In the below example, you get all the values that are greater than 14 and less than 50 using the '&' operator between the two relational operators.
s1 = pd.Series([20, 14, 32, 50, 49, 100])
s2 = s1[(s1 > 14) & (s1 < 50)]
s2
Logical OR operator can be applied using '|' notation.
Note: It is better to enclose the relational operators within a pair of parentheses as shown in the example, to avoid unforeseen errors during computation
Selecting Elements
There are multiple ways you can select an element in a series and let us understand them one by one.
Using index number
series supports the standard indexing mechanism to get an element with '0' be the starting index. You can also go in the reverse direction starting from -1. These are very similar to Python lists or np arrays that you have dealt with earlier.

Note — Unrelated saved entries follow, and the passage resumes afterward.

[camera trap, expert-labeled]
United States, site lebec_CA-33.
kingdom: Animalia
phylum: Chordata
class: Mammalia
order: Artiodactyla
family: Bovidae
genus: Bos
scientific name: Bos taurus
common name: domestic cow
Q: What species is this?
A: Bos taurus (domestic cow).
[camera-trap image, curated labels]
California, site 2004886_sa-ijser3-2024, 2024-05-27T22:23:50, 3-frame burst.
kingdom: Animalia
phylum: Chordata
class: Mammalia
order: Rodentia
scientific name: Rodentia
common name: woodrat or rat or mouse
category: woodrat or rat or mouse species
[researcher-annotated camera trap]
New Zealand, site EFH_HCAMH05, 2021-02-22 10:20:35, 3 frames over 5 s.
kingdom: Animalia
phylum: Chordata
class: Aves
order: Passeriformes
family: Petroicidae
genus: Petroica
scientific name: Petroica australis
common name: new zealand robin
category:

s1 = pd.Series([20, 14, 32, 50, 49, 100])
s1[0] # gets you the first element of the Series
s1[-1] # gets you the last element of the Series
Note: For negative indexes to work, you should have a custom index defined. Only then it works. For the default indexing it does not work.
Using iloc
You can also use iloc function when you are dealing with using the index number. Here is an example;
a = pd.Series([100, 200, 300], index=['a', 'b', 'c'])
a.iloc[0] # gets you the first element of the Series
Output:
100
Retrieving multiple values
You can also retrieve multiple values with iloc and here is an example
s1 = pd.Series([20, 14, 32, 50, 49, 100])
s1.iloc[[0, 3]]
Output:
a 20
d 50
With iloc you can also get a range of values similar to slicing and here is an exmaple
s1 = pd.Series([20, 14, 32, 50, 49, 100])
s1.iloc[0:3] # gets all values from index 0 to index 3 excluding 3
Traditional methods using positional index numbers
Of course the regular slice function and the regular retrieval using the positional index also works on Series
s1 = pd.Series([20, 14, 32, 50, 49, 100])
s1[0:3] # This gives the same result as iloc[0:3]
s1[0] # this retrieves the first element of the Series
Updating values
Series object is mutable so you can update or delete any element and here are some examples of using the positional index and iloc to get your job done
s1 = pd.Series([20, 14, 32, 50, 49, 100])
s1[0] = 100 # changes the first element to 100
s1.iloc[2] = 200 # updates the third element to 200
If iloc and regular index gives the same results which one should you use? Well, if you are only retrieving or updating 1 value, either one of them is fine but if you are retrieving or updating multiple values then .iloc would be better fit and here is an example
s1 = pd.Series([20, 14, 32, 50, 49, 100])
s1.iloc[[0, 3]] = 100, 200 # you can update both the first element and the fourth element with one statement using iloc
Using loc property
You can also use loc instead of iloc in all the above examples. However, if you have a non numerical index, then you have to use loc to retrieve values using the non numerical index. Here is an example
s1 = pd.Series([20, 14, 32, 50, 49, 100], index=['a', 'b', 'z', 'd', 'e', 'f'])
print(s1.loc[['a','d']])
print(s1.iloc[[0, 3]])
Both the above print statements retrieves the first and the fourth value in the series except iloc retrieves it using numerical index and loc uses the custom index labels.
If the custom index label is not provided then both loc and iloc behave the same and you can use the positional index to get the values.